The title is a little misleading, as part of Isabel Hardman's argument is that the popular perception (if she sets it up accurately) that the United Kingdom has the wrong politicians is mistaken, and that to some extent politicians are trapped in a system which too many people have vested interests in not changing. The bias towards people able and willing to fund their own campaigns - both to become a candidate, and then to be elected to parliament - and against women - with conservatism over women's roles rife in all parties. The book is rich in anecdotes about selection, election, bill committees, select committees, and the combined results of the efforts of the whips and the sheer weight of government business to ensure that bad bills reach the statute book. Few pages - indeed, only a few lines - are devoted to comparisons with other legislatures, and only a little more space is devoted to reform. Ideas include reviving bill committees after the passage of a bill so that members can hear evidence on how a bill works in practice, but it's difficult to see how this would provide a constructive method to improve on legislation. More concrete suggestions include salaries for parliamentary candidates, and salaries for members of select committees, as well as dedicated staff.
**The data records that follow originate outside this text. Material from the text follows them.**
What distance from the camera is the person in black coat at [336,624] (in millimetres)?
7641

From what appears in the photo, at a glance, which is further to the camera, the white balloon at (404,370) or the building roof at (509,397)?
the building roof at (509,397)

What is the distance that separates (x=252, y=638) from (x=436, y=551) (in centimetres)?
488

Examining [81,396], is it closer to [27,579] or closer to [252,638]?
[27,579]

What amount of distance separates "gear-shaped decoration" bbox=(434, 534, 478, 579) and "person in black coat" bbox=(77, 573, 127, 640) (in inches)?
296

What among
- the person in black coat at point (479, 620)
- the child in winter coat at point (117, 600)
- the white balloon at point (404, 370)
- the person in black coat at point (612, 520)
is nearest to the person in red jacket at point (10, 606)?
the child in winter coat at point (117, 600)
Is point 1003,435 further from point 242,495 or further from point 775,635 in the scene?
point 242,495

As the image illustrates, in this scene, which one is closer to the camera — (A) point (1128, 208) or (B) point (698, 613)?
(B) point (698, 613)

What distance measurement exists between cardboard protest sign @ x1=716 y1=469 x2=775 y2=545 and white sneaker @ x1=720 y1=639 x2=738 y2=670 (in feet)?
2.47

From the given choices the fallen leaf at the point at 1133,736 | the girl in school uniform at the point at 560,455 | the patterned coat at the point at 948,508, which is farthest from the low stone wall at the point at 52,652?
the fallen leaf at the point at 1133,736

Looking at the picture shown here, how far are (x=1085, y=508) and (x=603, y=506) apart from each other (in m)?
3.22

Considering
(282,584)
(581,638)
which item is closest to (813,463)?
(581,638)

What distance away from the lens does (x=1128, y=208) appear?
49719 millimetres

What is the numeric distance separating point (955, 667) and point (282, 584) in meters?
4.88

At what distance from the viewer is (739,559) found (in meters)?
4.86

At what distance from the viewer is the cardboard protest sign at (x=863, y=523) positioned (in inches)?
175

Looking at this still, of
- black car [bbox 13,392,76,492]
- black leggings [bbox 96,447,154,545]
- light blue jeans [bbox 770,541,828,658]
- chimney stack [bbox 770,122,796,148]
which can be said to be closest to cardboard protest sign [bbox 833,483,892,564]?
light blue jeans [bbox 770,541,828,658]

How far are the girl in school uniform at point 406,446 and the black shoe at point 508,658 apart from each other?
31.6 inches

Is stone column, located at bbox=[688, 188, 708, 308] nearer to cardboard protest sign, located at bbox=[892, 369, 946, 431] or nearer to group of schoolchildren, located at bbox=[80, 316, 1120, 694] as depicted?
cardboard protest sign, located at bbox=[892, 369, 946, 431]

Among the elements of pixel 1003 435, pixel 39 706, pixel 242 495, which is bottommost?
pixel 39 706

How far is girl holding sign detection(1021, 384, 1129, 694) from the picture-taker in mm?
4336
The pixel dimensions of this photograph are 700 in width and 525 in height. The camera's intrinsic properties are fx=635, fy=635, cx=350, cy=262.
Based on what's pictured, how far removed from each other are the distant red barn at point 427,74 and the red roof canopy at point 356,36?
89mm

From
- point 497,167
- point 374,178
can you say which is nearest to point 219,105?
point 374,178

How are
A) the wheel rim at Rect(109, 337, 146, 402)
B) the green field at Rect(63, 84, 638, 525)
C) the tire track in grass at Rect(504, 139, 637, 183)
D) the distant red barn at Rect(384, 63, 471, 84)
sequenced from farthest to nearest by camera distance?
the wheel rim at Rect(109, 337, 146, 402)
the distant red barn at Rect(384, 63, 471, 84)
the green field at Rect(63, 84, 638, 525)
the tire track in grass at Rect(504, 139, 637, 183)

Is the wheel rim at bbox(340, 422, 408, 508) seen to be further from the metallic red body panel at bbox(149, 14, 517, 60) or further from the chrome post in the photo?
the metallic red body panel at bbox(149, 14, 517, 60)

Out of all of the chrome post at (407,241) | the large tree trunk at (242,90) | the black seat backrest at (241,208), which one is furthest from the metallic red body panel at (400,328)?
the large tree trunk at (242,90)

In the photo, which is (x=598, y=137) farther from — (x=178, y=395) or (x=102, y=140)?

This isn't an apologia, even though Hardman did fall in love with one of her MP case studies which I'm sure isn't recommended practice. There is a lot of reporting of situations in recent years where MPs off and on the front benches should have done much better, being distracted by the legality of a proceeding - such as the invasions of Iraq and Libya - over the practicalities and details of the post-invasion plans, or in the case of Andrew Lansley's Health and Social Care Bill allowing it to career into the Commons without either of the Coalition government party leaders understanding what was planned. However, while entertaining it leaves one more frustrated with the state of affairs than confident about solutions.